The really good stuff comes at the end, though:

The fundamental problem here is that videogames have not evolved past combat as their primary form of interaction. The branching-tree dialogues of the BioWare games is the only popular alternative route we’ve found to deliver meaty, game-defining (and game-filling) interaction. The evolution of the survival horror games towards a more action-oriented approach is for that reason: you can solve environmental puzzles, or you can have long, rambling conversations with agenda-defined NPCs, or you can kill things. I would posit that survival horror is not enhanced by long branching conversations with NPCs, so that leaves puzzles and combat. That’s all we’ve got so far in our toolbox for these kinds of games.
That, of course, is embarrassing. There are experiments in other directions, as with Fahrenheit/Indigo Prophecy. But for now, what console games do well is killing things, and when you look at the survival horror genre, it’s clear that its biggest weakness – without stepping outside the problem set they’ve defined – is in crappy combat. They’ve solved that now, and in the process have exposed the real failure: we don’t know how to make moody, atmospheric games that last 10-20 hours without stuffing them full of killing things. We have to step outside of the initial problem set of survival horror and ask how we can give players meaningful, game-filling interaction in a moody, suspenseful environment without resorting to combat. We have a long way to go.

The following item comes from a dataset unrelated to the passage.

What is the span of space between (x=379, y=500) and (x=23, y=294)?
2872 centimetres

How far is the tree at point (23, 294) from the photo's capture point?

I think this is a great quote. And I agree with Tynes: violence is old hat. For whatever reason - because it's simple, because it's intrinsically high-stakes, or because it's a form of fantasy fulfillment - combat is the form of conflict resolution that modern games have focused on, more than any other. We've collectively put a lot of cycles into the problem, we've gone through a lot of iterations on various approaches, and we've come up with some great solutions. That's fantastic. But it's not enough. Conflict is broader than violence; drama is more subtle.

(I'm reminded of the character Michael Scott from the American version of The Office, who said on his approach to improvisational acting: "What is the most exciting thing that can happen on TV or in movies, or in real-life? Somebody has a gun. That’s why I always start with a gun, because you can’t top it. You just can’t.")

We need to spend some of that energy developing solutions to the unsolved problems, the harder problems: compromise, debate, passive aggression, perseverance, leadership, wit, lateral thinking, personal growth, politics, love. These are all types of conflict resolution that haven't been explored nearly as much as combat. These are all interesting interactions. (And, to be fair, violence isn't the only sort of interaction that's been popular amongst game designers. Economic simulation has also been iterated on quite a lot, as have competitive sports - though combat seems to be explored the most, by a wide margin.)

Just to be clear: there are a lot of game designers out there who have experimented with interesting interactions, in independent games and in mainstream games. People have done great work in these areas, and are continuing to do great work. But we have to remember, as Tynes says, that we still have a long way to go. I'm not calling on anyone to stop putting violence in your games. But keep in mind, when you're designing, that there's a lot more than combat out there. Ask yourself if you're including an interactive element because it's the best thing for the design, or the easiest, most familiar thing for the designer. Sometimes it's good to get reminders about the more interesting interactions, so that we can work on solving those problems, too.